9 Replies Latest reply on Jul 14, 2011 6:29 AM by erman_amd

    ALU:Fetch in KernelAnalyzer

    erman_amd

      Hi, 

      I have a kernel with ALU:Fetch 4.13 (it is highlighted green for Radeon HD 6450) in KernelAnalyzer. For one other GPU, it is highlighted red with ALU:Fetch value below 1.  

      What does it mean? Anyone can help me explain this?

       

      The other one, I tried to compile my kernel to 5870 assembly. It looks like below

       

       

       

       

      Where can I find information about the assembly code. I mean I want to know what is the mean of MEM_RAT_CACHELESS, VFETCH, TEX:, ALU:, etc.

       

      Thanks

      ... 03 TEX: ADDR(178) CNT(1) 23 VFETCH R0.__x_, R2.w fc173 MEGA(4) FETCH_TYPE(NO_INDEX_OFFSET) 04 ALU: ADDR(153) CNT(11) 24 x: ASHR ___, R3.z, (0x00000017, 3.222986468e-44f).x ... 05 MEM_RAT_CACHELESS_STORE_RAW: RAT(11)[R2].x___, R0, ARRAY_SIZE(4) MARK VPM END_OF_PROGRAM

          • ALU:Fetch in KernelAnalyzer
            erman_amd

            Thank you, maximoroz

            But I can not found why it is highlighted green and why it is highlated red, and what is the mean if it is red and when it is green. Only the definition of ALU fetch.

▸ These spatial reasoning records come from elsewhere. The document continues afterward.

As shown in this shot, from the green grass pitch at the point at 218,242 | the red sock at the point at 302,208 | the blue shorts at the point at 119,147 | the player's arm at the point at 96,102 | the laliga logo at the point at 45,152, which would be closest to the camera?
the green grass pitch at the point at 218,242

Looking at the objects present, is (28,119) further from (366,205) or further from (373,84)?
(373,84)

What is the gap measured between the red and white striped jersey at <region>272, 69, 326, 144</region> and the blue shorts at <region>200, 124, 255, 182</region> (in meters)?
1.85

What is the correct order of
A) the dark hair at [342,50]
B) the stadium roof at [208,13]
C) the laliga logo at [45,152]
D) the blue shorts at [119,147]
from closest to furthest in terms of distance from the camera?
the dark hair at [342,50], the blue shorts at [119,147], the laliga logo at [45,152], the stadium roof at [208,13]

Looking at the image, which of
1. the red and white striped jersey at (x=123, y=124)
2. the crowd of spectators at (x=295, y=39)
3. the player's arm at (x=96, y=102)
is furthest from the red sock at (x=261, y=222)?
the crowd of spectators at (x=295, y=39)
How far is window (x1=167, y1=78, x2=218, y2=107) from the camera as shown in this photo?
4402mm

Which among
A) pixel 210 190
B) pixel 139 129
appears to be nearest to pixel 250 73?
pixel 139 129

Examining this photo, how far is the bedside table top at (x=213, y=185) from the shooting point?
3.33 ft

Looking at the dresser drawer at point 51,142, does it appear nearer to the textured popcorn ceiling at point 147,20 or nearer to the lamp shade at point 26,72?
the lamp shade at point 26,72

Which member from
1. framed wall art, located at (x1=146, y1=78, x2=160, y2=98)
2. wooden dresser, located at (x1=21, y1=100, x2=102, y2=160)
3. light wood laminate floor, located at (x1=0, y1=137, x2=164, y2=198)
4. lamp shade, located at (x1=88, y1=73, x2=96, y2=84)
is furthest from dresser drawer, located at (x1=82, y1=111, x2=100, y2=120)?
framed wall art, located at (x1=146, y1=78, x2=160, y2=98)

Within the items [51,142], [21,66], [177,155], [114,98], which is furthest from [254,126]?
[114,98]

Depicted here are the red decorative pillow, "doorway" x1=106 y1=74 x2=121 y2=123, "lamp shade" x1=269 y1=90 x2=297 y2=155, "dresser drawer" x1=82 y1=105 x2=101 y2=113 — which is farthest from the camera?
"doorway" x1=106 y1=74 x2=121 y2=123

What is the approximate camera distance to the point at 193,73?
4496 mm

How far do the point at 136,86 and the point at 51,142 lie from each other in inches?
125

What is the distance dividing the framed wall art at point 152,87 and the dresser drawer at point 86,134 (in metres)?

            For the the Assembly language, I found a documentation on its format. I think if I can understand the assembly language, maybe I can understand why my kernel performance is so poor.

             

              • ALU:Fetch in KernelAnalyzer
                maximmoroz

                My guess is that the kernel is highlighted green if amount of ALU operations are most probably enough to cover global memory access latency. And red if not enough to cover global memory access. For that particular GPU chip. But I wouldn't rely on this color coding.

                  • ALU:Fetch in KernelAnalyzer
                    himanshu.gautam

                    Hi ermen,

                    Generally its good to have a high value for ALU:Fetch ratio. A higher value(IMHO >10) ensures that the ALU dont waste time wating for the data to arrive.

                    You should be able to find a lot in Chapter 4 of OpenCL Programming guide to understand why your kernel is slow.And you are always free to share it here and someone might give you some usefult suggestions.

                      • ALU:Fetch in KernelAnalyzer
                        erman_amd

                        Hi,

                        I have very simple kernel,

                        __kernel void getValFromTable(__global float *output, __global *float input, __global uint *index, uint row, uint col)

                        {

                           uint x = get_global_id(0);

                           output[x] = input[row * col + index[x]];

                        }

                        Using kernel analyzer: GPR = 2, ALU=10, Fetch=2, Write=1, ALU:Fetch=1.25.

                        I look at the assembly code: 

                        There are instructions as below:

                        VFETCH R0._x__, R0.z, fcl73 MEGA(4)

                        FETCH_TYPE(NO_INDEX_OFFSET)

                        ...

                        MEM_RAT_CACHELESS_STORE_RAW ...

                        I read from Ch.4 OpenCL guide section Global Memory Optimization

                        vfetch means vertex fetch, load uses L1 cache, it also uses FastPath. In the profiler, the PathUtilization counter is 100, CacheHit 86.64.

                        The question:

                        How actually the memory read process? 

                        output[x] = input[row * col + index[x]]

                        In this scenario, col is constant value (ex. 512) and, for example, row = 2, index[0] = 1, index[1] = 1, index[2] = 123, ... . 

                        so  

                        output[0] = input[1025]

                        output[1] = input[1025]

                        output[2] = input[1147]

                        ...

                        My thought is output[0] and output[1] read the same location and it is conflict. Is it correct? But the path utilization counter shows 100% (optimal). I'm not sure if they related or not. CMIIW. 

                        Anyone can help me to explain how the memory read/write process in this kernel?

                        Any comments and suggestion maybe to improve the kernel is appreciated.